The "Yes" campaign insisted that same sex marriage meant nothing more than allowing two people in love to say "I do". But the "No" campaign successfully raised the issue of children. The constitution, written in 1937, says that "the family is the natural primary and fundamental unit group of society", and that the state will "guard with special care the institution of marriage, on which the family is founded".
This being so, and in the shameful absence of any regulation on surrogacy, campaigners argued that the new definition of marriage would mean that gay men and women would have a constitutional right to acquire children who would grow up never knowing their biological parents. "Every child deserves a mother and father" claimed their controversial posters. It was a powerful argument in a country still coming to terms with the industrial-scale, forced adoptions of a more intolerant era. Until well into the 1970's, children born out of wedlock were taken from young women in oppressive "mother and baby" homes.
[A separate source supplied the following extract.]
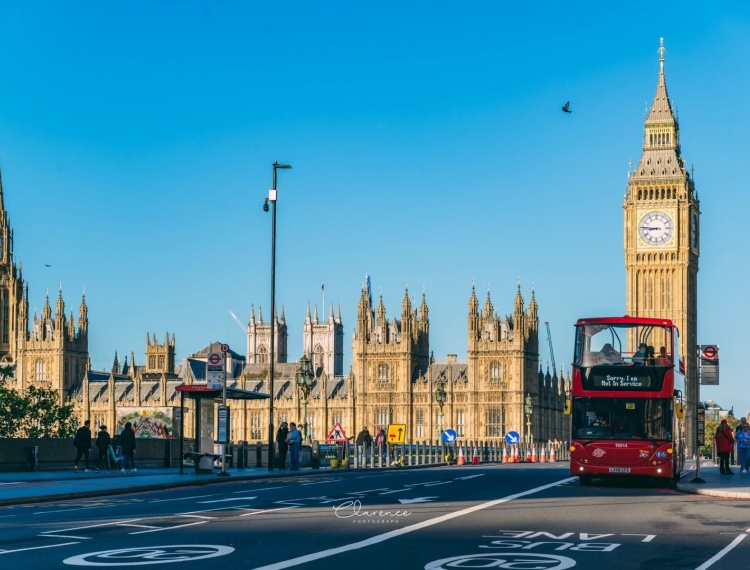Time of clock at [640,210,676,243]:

We're sadly accustomed to the painful narrative of how those children ached to find their real parents. Would gay marriage create, from within the constitution itself, new generations of children condemned to search for their true identity?
Also threatening the Yes vote was an occasionally intolerant approach from some gay rights campaigners. Back in January, Rory O'Neill, more popularly known as drag queen Panti Bliss, said on RTE television that people who were against gay marriage were homophobes. He singled out journalist John Waters and members of a conservative think tank called the Iona Institute. When RTE refused to apologise, Waters and the others sued. RTE settled. Gay rights campaigners were furious. There was talk of a "chilling effect" - from both sides. It meant that for a while, the debate was heavily polarised and alienated the middle ground.
It was this atmosphere that prompted figures such as Miss Halligan, Mrs McAleese and Mr Curran to intervene in an attempt to remind people that the children we should be thinking of were the gay children of Ireland. It was imperative to the "Yes" campaign that they did so. Irish people are often portrayed as being conservative, when in truth they are decent and generous. But they were forced to think deeply about an institution straight people take for granted, and consider the implications for future legislation and possible court cases.
In the end, legal arguments about surrogacy and parenthood were washed away by the visible pain and need of their gay friends and family members to be accepted not just by each other, but by their country. Irrespective of one's reservations; in the end, when someone you know and love and respect asks you to say yes, how could you say no?